How AI Overviews Decide Which Sources to Cite

A client forwarded me a screenshot last spring with one line of text: "Why are they citing this guy and not us?" The "this guy" was a competitor with a thinner page, fewer backlinks, and a domain a third the age of his. Yet there he was, linked on the right side of an AI Overview for a query my client had ranked first for in classic search for years. My client assumed it was a glitch or some kind of favoritism. It was neither. It was retrieval working exactly as designed, and his page was losing a contest he did not know he was entered in.

The mistake almost everyone makes is treating AI Overviews like a better search result, where the best page wins. That is not what is happening. Once you see the machine underneath the summary, the citation decisions stop looking random and start looking almost predictable.

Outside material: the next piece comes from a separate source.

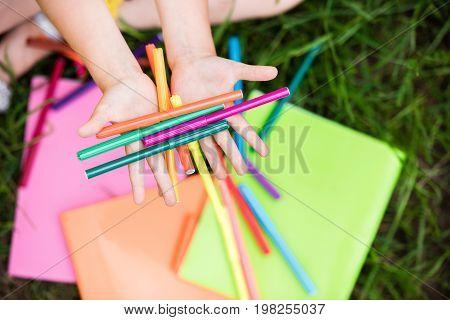 Girl Holding Felt Tip Pens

Once you see the machine underneath the summary, the citation decisions stop looking random and start looking almost predictable.

Michael McDougald

How AI Overviews decide which sources to cite

AI Overviews decide which sources to cite by retrieval, not by which page is best. AI Overviews break the query into sub-queries and cite the sources whose passages match each sub-query. AI Overviews cite sources Google already ranks and already trusts. AI Overviews cite passages, not pages.

That last line is the whole game, so let me take it apart. The page does not get cited. A passage from the page gets cited, and the difference decides whether you show up.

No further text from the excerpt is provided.